‘Their values are cash and not Christ’: Rev. Barber rains holy hell on right-wing Values Voters Summit
MSNBC host Joy Reid interviewing Rev. William Barber II

Bishop Dr. William Barber II is demanding a "values revolution" to counter Values Voters Summit's celebration of President Donald Trump and Alabama Republican Senate nominee Roy Moore.


"I just can't call it Christian right, it's so wrong, it's not Christian. Gun-waving politicians that support segregation is not Christian, it's crazy," explained Rev. Barber on MSNBC's "AM Joy" Saturday.

"It’s time really for there to be a major challenge to this kind of public heresy that we see going on that is so counter the real values of Christianity," Rev. Barber concluded.

"We're looking at pictures of him waving his tiny pistol around at this Values Voters Summit," MSNBC anchor Joy Reid replied to Rev. Barber. "The stuff they're distributing there, it feels so counter to the core message of Christian love in the Bible. It's hard for me to believe they read that Bible and get that out of it."
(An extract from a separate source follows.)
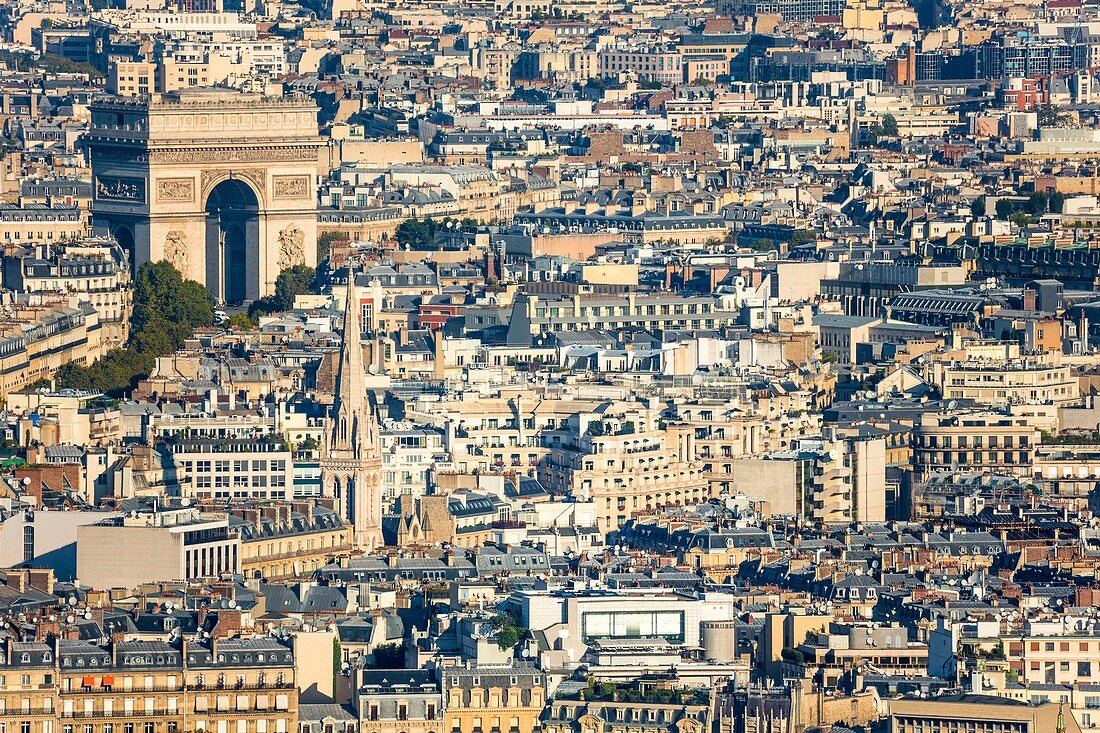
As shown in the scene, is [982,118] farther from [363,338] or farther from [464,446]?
[464,446]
"Actually, from Jeremiah 22 to Jesus and Matthew 25, Christian values for nations and political leaders has to do with love and justice, equality, stopping exploitation of the vulnerable, caring for the poor, caring for children, welcoming immigrants, helping the sick and loving all," Rev. Barber preached. "And by these standards, the so-called Values Summit is not about Judeo-Christian values, it's not about Christianity, but the values of a heretical rhetorical extremism funded by a whole lot of money, perpetrating a fraud on the American people."
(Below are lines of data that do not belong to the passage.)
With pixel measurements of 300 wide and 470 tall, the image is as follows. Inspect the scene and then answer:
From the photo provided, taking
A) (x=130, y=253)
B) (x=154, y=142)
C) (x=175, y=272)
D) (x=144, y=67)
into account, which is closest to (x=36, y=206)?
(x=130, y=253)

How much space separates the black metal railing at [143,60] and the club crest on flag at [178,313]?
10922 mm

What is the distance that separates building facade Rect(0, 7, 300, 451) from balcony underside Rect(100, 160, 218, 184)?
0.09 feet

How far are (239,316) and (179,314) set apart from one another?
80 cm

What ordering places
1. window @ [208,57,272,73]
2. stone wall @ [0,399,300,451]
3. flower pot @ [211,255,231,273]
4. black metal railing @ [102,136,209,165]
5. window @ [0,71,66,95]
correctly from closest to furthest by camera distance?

"Their values are cash and not Christ, greed and not grace," Rev. Barber concluded. "What the president did was irreligious, it is an anathema to Christian values. He boasted about taking health care, that's not Christian."

"He promoted arrogance, he promoted warmongering -- these are not Christian values -- and it's high time that we call it out," Rev. Barber demanded. "These are not Christian values but the values of an extreme corporate oligarchy trying to use the values and claim the faith as a way to gain power."

"You cannot have a government that creates problems, that has hundreds of years of legalized slavery and segregation that writes policies that lift up the greedy and forgive corporate crooks and then treat people like things and corporations like people and then say there's no responsibility," Rev. Barber explained. "This is a con, it's been going on a long time ... it's as old as the slave master who had people who endorsed slavery and found theological ways to do that."